L’Apostolat de la mer invite chaque année, au deuxième dimanche du mois de juillet, à célébrer la Journée mondiale de prière pour les gens de la mer. Une messe a été dite hier matin à Bambous-Virieux, présidée par le père Jacques Henri David, Port Chaplain et président de l’Apostolat de la Mer de Maurice, et ce en présence des pêcheurs de la localité, de leurs collègues de la région, les membres de leurs familles et aussi des responsables du secteur de la pêche. Dans son homélie, le célébrant a parlé des difficultés quotidiennes que rencontrent les gens de la mer qui exercent un métier dur et parfois très loin de leurs proches.
Le père David a rappelé que le rôle de l’Apostolat de la mer, un réseau international, est aussi une organisation d’Église connue également sous le nom de Stella Maris et dont le siège est au Vatican à Rome, Italie.

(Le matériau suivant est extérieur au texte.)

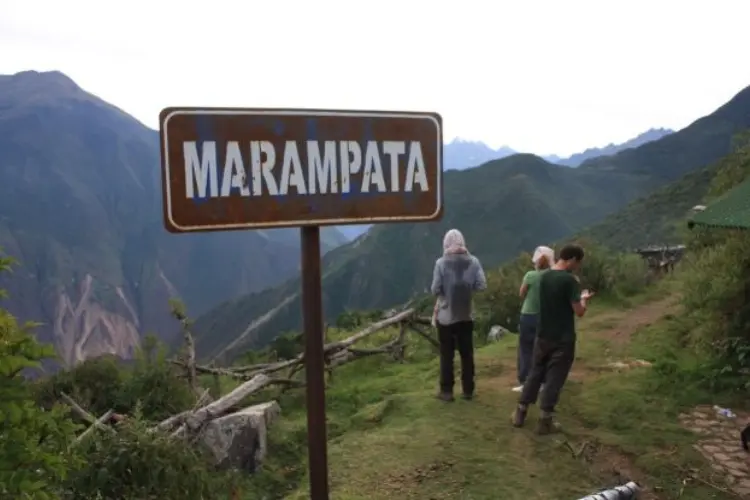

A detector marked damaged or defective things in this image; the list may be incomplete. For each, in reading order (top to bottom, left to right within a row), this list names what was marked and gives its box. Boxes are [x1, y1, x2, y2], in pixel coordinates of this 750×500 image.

rusty metal sign [156, 108, 444, 232]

Ce réseau qui a 260 centres dans les ports à travers le monde a pour mission de veiller au bien-être des gens de la mer. Le prêtre a félicité les autorités quant à la signature de la convention sur le travail maritime de l’Organisation internationale du travail qui entrera en vigueur le mois prochain. Selon cet accord, dorénavant les conditions internationales s’appliqueront aux gens de la mer en vue d’améliorer les conditions de travail : emploi, soins médicaux, entre autres. Poursuivant, le célébrant a cité le message du Conseil Pontifical de Rome qui rappelle aux États du port leurs devoirs de promouvoir le développement d’installations de bien-être à terre qui doivent être accessibles aux gens de mer, quelles que soient leur nationalité ou leur religion. Il a aussi parlé des inquiétudes des pêcheurs de l’accord de pêche de l’Union européenne et a invité France Andy, un pêcheur de la localité, à s’adresser à ses pairs et leur donner de plus amples informations à ce sujet.
Le père Jacques Henri David a rappelé que le rôle social de l’Apostolat de la mer apprend non seulement à chercher le Christ dans son prochain, mais aussi à se faire le prochain de l’autre, particulièrement à ces nombreux marins abandonnés à eux-mêmes, victimes surtout de la crise économique. Plusieurs bateaux sont abandonnés actuellement à travers le monde, par leurs propriétaires et les marins se retrouvent sans salaires et sont abandonnés dans les ports. L’homme d’église a cité en exemple les membres du M/V Cerem, abandonnés à Port-Louis en 2009, qui recevront cette année leurs salaires après plus de 4 années d’attente. Il n’est plus que jamais temps, dit-il, que les autorités instituent un fast track qui permettra aux marins de récupérer leurs salaires et de retourner auprès de leurs proches.
Le prêtre a également fait un appel pour une meilleure considération des gens de la mer et a cité l’évangile du jour qui rappelle que la route qui mène de Jérusalem à Jéricho est remplie de blessés qui demandent à être soignés, et ils sont nombreux les gens de la mer qui tombent sous la menace de la piraterie maritime, qui subissent les conséquences de la pêche illégale, que leurs conditions de vies ne doivent pas nous laisser indifférentes. Car, ils sont tous nos prochains.